» **Job item**:
Continue the news report on the Iraqi insurgency after the American offensive in Falluja, starting from the point where it stops and not from the material that follows it.

» **Exercise text**:
+--

The string of loosely coordinated assaults across the Sunni-dominated parts of Iraq showed that the rebels were ready to carry on their fight despite the smashing of the safe haven of Falluja in the weeklong American offensive.
Throughout the 19-month war, the insurgents have demonstrated an uncanny adaptability in the face of vastly superior American firepower. That has not changed with the storming of Falluja. American commanders acknowledge that insurgent leaders fled Falluja in the run-up to the invasion and have likely been organizing the deadly counteroffensive unfolding in cities across the north and around the capital.
This evening, an Internet audio recording attributed to the country's most wanted guerilla leader, Abu Musab al-Zarqawi, exhorted fighters in Baghdad and the Sunni triangle to keep up the war against the Americans.
"Once they have finished in Falluja, they will head towards you," Mr. Zarqawi said. "Be cautious and foil their plan."
American and Iraqi forces have made some inroads into the insurgency. The leader of a militant group called the Army of Muhammad has been arrested, Prime Minister Ayad Allawi said in a statement. More details of the arrest of the man, Moayed Ahmed Yassin, are to be disclosed on Tuesday, Dr. Allawi said.

+--

» **Recorded data**:
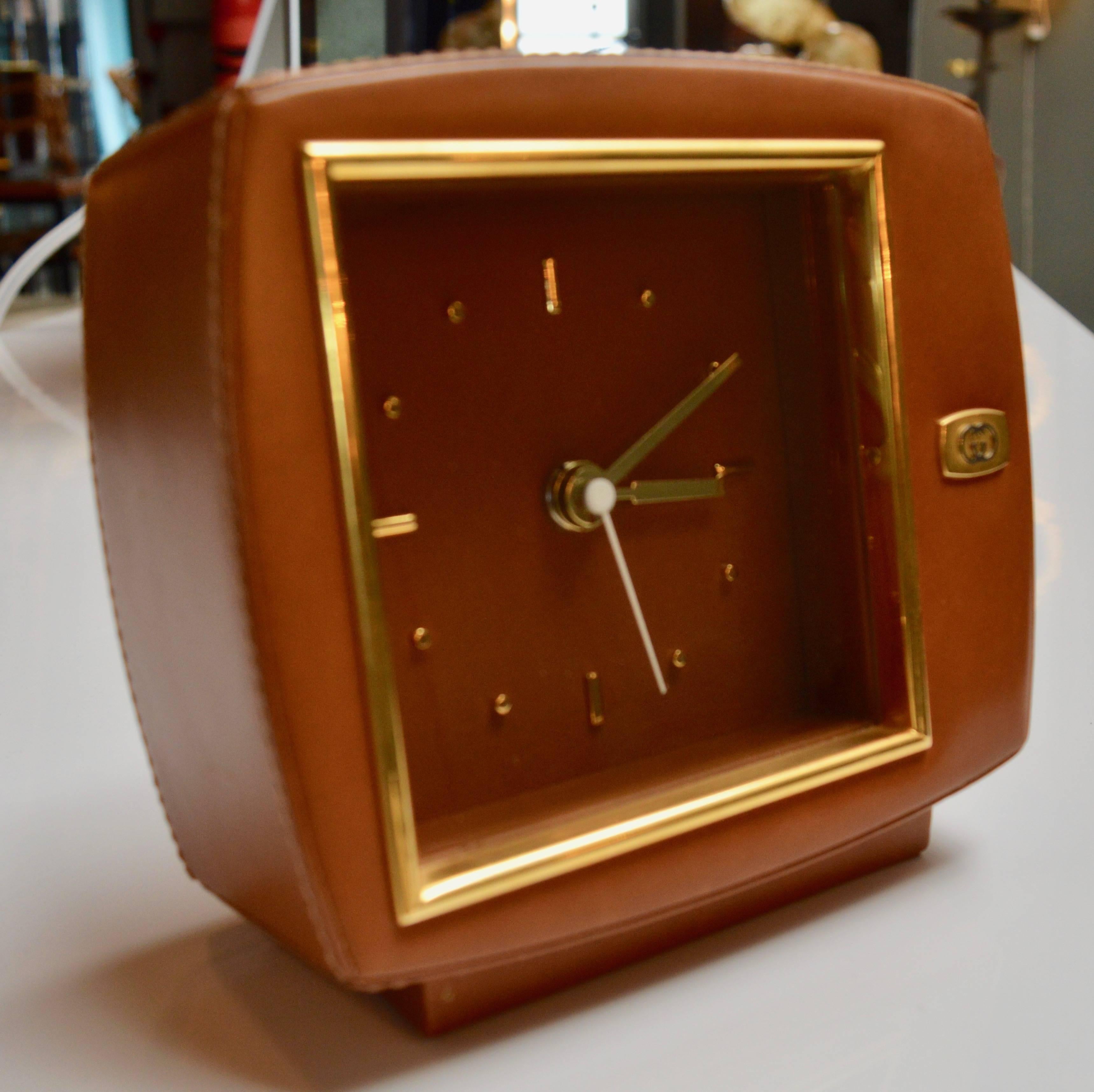Gorgeous leather and brass table clock by Gucci. Great age and color to leather. Brass in excellent condition. Clock is in great working order. Double G brass logo on front. Gucci Italy label on bottom. Excellent condition overall.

+--

» **Response to this task**:
The Army of Muhammad is believed to be responsible for the beheadings of several Iraqi and foreign hostages and is the armed wing of a group created by Saddam Hussein to fight for the return of the former ruling Baath Party, Dr. Allawi said.
The prime minister's office confirmed today that two of Dr. Allawi's relatives had been released by kidnappers. Last Tuesday, insurgents seized Dr. Allawi's 75-year-old cousin, Ghazi Majeed Allawi, the cousin's wife and their daughter-in-law. The next day, a group called Ansar al-Jihad posted an Internet message saying the three would be beheaded unless Dr. Allawi called off the siege of Falluja and released all prisoners in Iraq.
The two women have been freed, but the fate of the cousin, Ghazi Allawi, remains a mystery.